[Task objective]:
Render the items below as a Markdown table with an Index column giving the row number and a Text column holding the line, omitting blank lines. Begin at the line that contains "What distance from the" and continue through the end of the items.

[Data for the task]:
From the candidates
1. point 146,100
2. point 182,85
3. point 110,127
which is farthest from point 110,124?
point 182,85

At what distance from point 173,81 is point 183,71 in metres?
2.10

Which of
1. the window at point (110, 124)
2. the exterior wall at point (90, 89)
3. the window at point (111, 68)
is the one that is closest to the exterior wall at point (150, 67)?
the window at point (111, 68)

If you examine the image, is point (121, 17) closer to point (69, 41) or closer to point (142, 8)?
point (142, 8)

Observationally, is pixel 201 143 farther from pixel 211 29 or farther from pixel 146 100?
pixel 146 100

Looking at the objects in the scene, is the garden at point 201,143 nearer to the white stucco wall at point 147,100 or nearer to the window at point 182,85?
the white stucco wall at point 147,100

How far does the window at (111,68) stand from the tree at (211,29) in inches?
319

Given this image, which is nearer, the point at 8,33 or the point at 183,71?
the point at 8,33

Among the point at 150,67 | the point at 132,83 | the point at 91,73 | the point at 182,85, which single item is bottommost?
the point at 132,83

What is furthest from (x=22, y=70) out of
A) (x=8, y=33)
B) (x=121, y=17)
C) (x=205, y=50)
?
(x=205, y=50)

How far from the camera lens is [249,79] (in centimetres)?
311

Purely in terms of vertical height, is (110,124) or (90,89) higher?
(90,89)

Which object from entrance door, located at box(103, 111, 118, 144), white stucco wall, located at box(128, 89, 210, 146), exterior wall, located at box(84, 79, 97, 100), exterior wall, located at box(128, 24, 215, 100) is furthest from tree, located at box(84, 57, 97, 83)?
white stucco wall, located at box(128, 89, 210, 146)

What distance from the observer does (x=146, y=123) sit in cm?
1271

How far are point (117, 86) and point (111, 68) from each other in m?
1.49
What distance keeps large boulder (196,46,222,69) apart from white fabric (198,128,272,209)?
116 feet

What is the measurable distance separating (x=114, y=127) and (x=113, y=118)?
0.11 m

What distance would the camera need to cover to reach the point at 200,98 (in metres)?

[Solution to this exercise]:
| Index | Text |
|---|---|
| 1 | What distance from the observer does (x=146, y=123) sit in cm? |
| 2 | 1271 |
| 3 | How far are point (117, 86) and point (111, 68) from each other in m? |
| 4 | 1.49 |
| 5 | What distance keeps large boulder (196,46,222,69) apart from white fabric (198,128,272,209)? |
| 6 | 116 feet |
| 7 | What is the measurable distance separating (x=114, y=127) and (x=113, y=118)? |
| 8 | 0.11 m |
| 9 | What distance would the camera need to cover to reach the point at 200,98 (in metres)? |